**AIM OF THE TASK**. Line by line, copy out the data that follows.
=====
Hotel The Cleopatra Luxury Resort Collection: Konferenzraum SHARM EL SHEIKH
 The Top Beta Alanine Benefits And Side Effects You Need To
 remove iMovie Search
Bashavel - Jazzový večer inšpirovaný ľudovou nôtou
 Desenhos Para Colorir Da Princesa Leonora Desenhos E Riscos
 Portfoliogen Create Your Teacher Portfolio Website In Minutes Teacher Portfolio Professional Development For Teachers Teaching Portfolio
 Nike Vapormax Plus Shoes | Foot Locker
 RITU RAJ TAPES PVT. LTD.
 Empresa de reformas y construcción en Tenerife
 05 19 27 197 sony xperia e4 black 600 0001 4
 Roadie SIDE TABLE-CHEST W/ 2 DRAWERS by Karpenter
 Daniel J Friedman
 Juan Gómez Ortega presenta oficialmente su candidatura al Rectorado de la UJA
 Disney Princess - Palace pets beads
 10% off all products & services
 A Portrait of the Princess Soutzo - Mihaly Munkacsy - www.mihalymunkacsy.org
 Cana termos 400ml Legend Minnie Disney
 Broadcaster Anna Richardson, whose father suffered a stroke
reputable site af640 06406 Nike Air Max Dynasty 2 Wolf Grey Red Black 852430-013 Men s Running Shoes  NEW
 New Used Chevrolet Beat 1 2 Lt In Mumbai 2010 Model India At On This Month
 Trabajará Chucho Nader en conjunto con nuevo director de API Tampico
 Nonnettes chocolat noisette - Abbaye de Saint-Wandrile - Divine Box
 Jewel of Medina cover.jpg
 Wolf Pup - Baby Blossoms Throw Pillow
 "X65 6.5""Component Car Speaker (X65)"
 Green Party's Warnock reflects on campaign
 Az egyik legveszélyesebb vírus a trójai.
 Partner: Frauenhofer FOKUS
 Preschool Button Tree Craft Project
=====
**EXERCISE RESPONSE**.
Hotel The Cleopatra Luxury Resort Collection: Konferenzraum SHARM EL SHEIKH
 The Top Beta Alanine Benefits And Side Effects You Need To
 remove iMovie Search
Bashavel - Jazzový večer inšpirovaný ľudovou nôtou
 Desenhos Para Colorir Da Princesa Leonora Desenhos E Riscos
 Portfoliogen Create Your Teacher Portfolio Website In Minutes Teacher Portfolio Professional Development For Teachers Teaching Portfolio
 Nike Vapormax Plus Shoes | Foot Locker
 RITU RAJ TAPES PVT. LTD.
 Empresa de reformas y construcción en Tenerife
 05 19 27 197 sony xperia e4 black 600 0001 4
 Roadie SIDE TABLE-CHEST W/ 2 DRAWERS by Karpenter
 Daniel J Friedman
 Juan Gómez Ortega presenta oficialmente su candidatura al Rectorado de la UJA
 Disney Princess - Palace pets beads
 10% off all products & services
 A Portrait of the Princess Soutzo - Mihaly Munkacsy - www.mihalymunkacsy.org
 Cana termos 400ml Legend Minnie Disney
 Broadcaster Anna Richardson, whose father suffered a stroke
reputable site af640 06406 Nike Air Max Dynasty 2 Wolf Grey Red Black 852430-013 Men s Running Shoes  NEW
 New Used Chevrolet Beat 1 2 Lt In Mumbai 2010 Model India At On This Month
 Trabajará Chucho Nader en conjunto con nuevo director de API Tampico
 Nonnettes chocolat noisette - Abbaye de Saint-Wandrile - Divine Box
 Jewel of Medina cover.jpg
 Wolf Pup - Baby Blossoms Throw Pillow
 "X65 6.5""Component Car Speaker (X65)"
 Green Party's Warnock reflects on campaign
 Az egyik legveszélyesebb vírus a trójai.
 Partner: Frauenhofer FOKUS
 Preschool Button Tree Craft Project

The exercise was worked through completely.